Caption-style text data
-- -- --

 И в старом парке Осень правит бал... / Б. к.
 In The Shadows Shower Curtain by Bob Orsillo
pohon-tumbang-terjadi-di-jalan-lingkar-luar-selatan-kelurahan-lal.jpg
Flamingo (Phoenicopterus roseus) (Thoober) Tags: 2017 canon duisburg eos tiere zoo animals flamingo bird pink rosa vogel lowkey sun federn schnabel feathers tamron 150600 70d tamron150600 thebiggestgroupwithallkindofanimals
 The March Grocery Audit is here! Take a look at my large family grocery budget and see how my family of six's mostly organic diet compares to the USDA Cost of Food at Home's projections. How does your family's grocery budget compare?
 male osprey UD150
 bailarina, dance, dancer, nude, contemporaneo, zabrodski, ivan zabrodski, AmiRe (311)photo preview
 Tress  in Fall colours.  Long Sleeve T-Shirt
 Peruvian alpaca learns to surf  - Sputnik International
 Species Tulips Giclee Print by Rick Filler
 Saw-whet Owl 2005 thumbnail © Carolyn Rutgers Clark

-- -- --

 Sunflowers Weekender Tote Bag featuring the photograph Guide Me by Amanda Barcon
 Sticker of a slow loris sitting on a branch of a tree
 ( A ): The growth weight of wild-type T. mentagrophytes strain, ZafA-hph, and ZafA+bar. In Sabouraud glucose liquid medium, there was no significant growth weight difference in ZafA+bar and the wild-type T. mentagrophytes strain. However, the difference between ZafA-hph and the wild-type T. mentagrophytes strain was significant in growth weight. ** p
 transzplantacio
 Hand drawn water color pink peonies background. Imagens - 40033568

-- -- --

Work to complete >>
From the records above, give again exactly the lines running from the line with "Sunflowers Weekender Tote" to the line with "Sticker of a", inclusive.

Solved exercise >>
 Sunflowers Weekender Tote Bag featuring the photograph Guide Me by Amanda Barcon
 Sticker of a slow loris sitting on a branch of a tree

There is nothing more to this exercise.